● JOB A: Reproduce the stretch of the county board approvals from "The board also" through "maximum of $15,000.".

The board also approved:

  • A temporary reduction in hours for Public Health employee Jill Davis for June 7 to Aug. 27.

  • Updating the county’s online GIS interface for a maximum of $15,000.

  • A gambling permit for the Staples Lions to sell pull tabs at the Vintage Golf Club.

  • The replacement of one of Friendly Rider’s buses for $18,187.60 from the Friendly Rider reserve account. The bus costs $90,938 with 80% covered by the state and 20% by the county.

  • The 2022-24 memorandum of agreement between the county and University of Minnesota Extension for the 4-H educator as well as the addendum for summer interns. Both are employed by the university. The county’s responsibility is $236,278 for three years.

  • New dump body, hoist and plow equipment for the tandem truck for $121,571.

  • Selling two highway department vehicles on MinnBid as well as purchasing two replacement trucks from the Minnesota Department of Transportation for $12,000 each.

  • The bid for the County Road 100 project to Central Specialties of Alexandria for $528,993.49. The project from Reini Drive to County Road 104 is set for this summer.

  • Resubmitting an application for the Transportation Economic Development program with MnDOT. The project would be for adding left and right turn lanes and safety improvements in the CSAH 92 (Greenwood Avenue) realignment in conjunction with the Tri-County Health Care center project.

● DATA EXCERPTS:
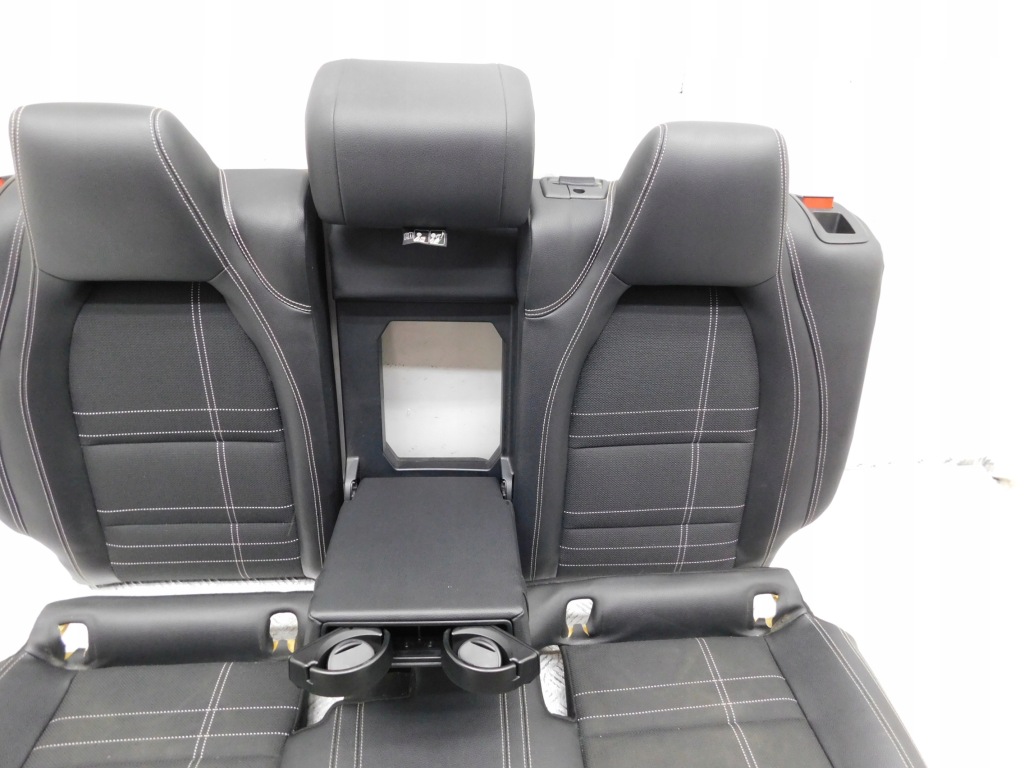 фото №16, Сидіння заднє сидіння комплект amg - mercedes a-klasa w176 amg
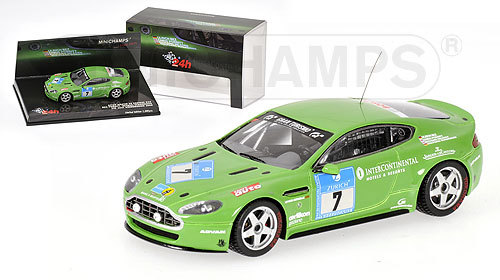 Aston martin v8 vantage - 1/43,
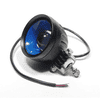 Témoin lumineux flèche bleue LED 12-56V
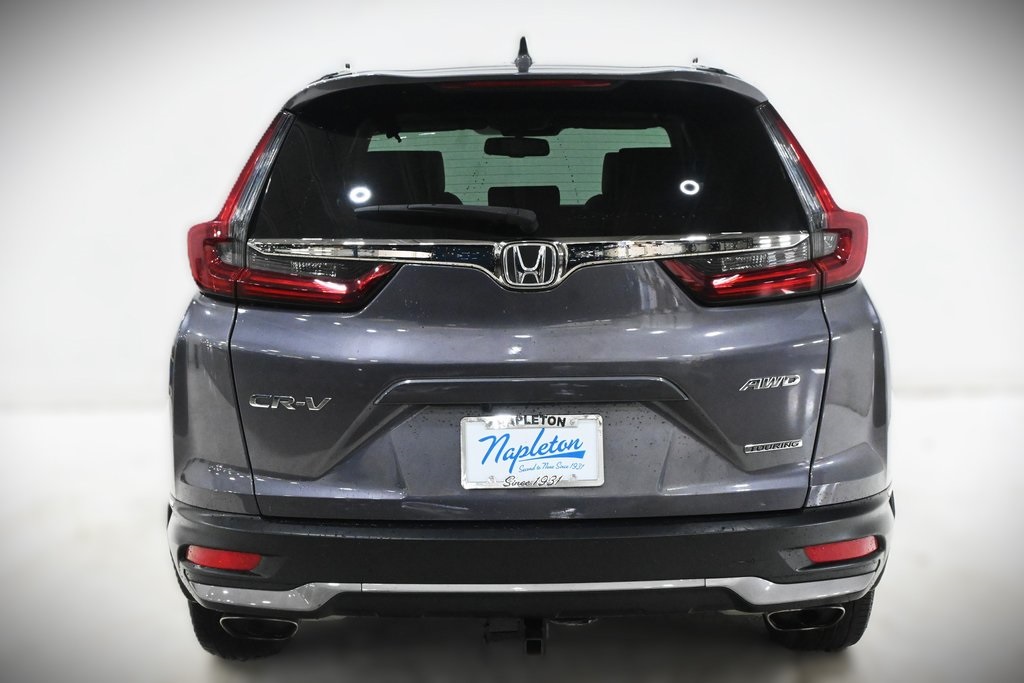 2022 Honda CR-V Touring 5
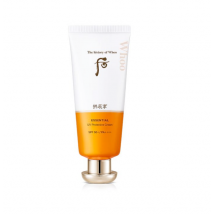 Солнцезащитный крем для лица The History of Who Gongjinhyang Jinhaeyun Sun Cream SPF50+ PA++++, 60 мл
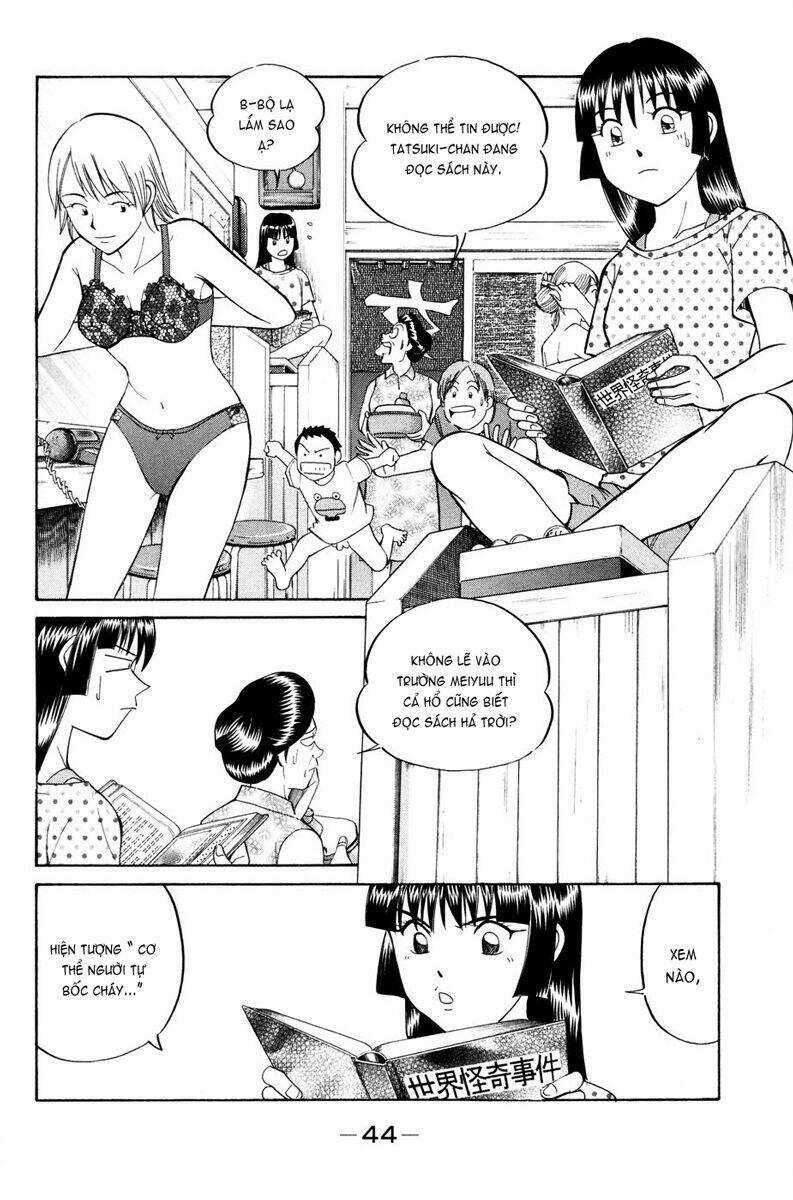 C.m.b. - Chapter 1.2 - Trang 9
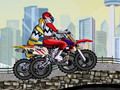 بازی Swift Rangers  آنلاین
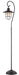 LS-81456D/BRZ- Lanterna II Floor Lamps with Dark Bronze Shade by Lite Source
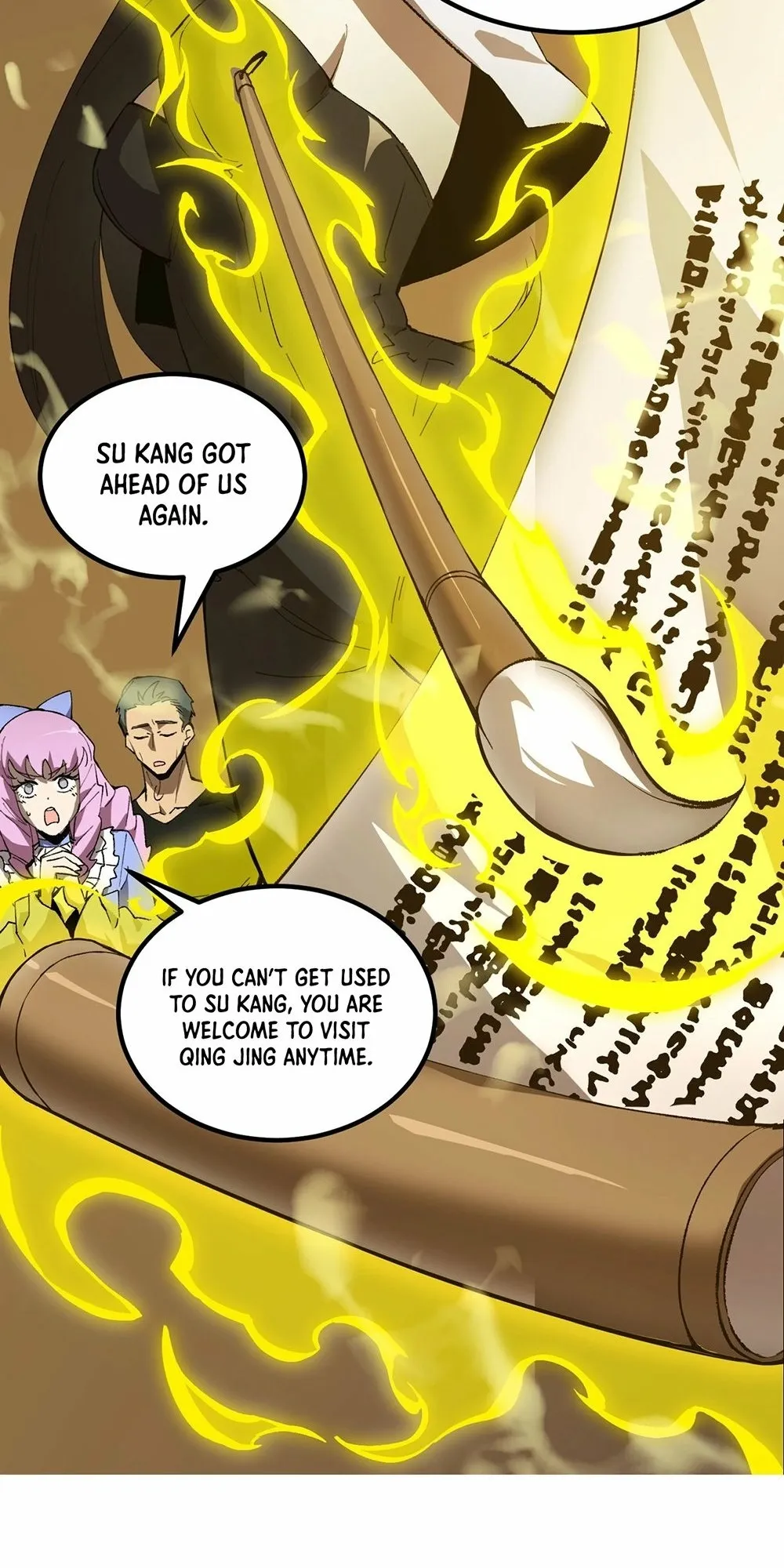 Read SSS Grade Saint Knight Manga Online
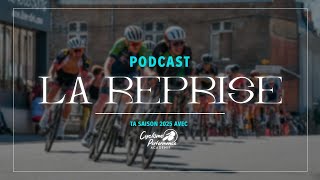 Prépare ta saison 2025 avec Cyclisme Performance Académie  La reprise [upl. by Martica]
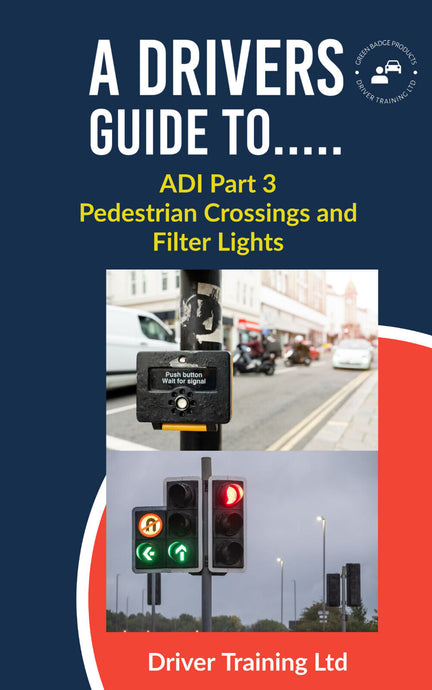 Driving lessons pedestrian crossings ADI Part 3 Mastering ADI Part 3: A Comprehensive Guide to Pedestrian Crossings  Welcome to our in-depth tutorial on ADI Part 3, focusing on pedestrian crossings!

● JOB B: Replace "Floor Lamps" with "Table Lamps" in the eleven records above and write all of the records out again, with everything else unchanged and the pictures left out.

● ANSWER A:
The board also approved:

  • A temporary reduction in hours for Public Health employee Jill Davis for June 7 to Aug. 27.

  • Updating the county’s online GIS interface for a maximum of $15,000.

● ANSWER B:
 фото №16, Сидіння заднє сидіння комплект amg - mercedes a-klasa w176 amg
 Aston martin v8 vantage - 1/43,
 Témoin lumineux flèche bleue LED 12-56V
 2022 Honda CR-V Touring 5
 Солнцезащитный крем для лица The History of Who Gongjinhyang Jinhaeyun Sun Cream SPF50+ PA++++, 60 мл
 C.m.b. - Chapter 1.2 - Trang 9
 بازی Swift Rangers  آنلاین
 LS-81456D/BRZ- Lanterna II Table Lamps with Dark Bronze Shade by Lite Source
 Read SSS Grade Saint Knight Manga Online
 Prépare ta saison 2025 avec Cyclisme Performance Académie  La reprise [upl. by Martica]
 Driving lessons pedestrian crossings ADI Part 3 Mastering ADI Part 3: A Comprehensive Guide to Pedestrian Crossings  Welcome to our in-depth tutorial on ADI Part 3, focusing on pedestrian crossings!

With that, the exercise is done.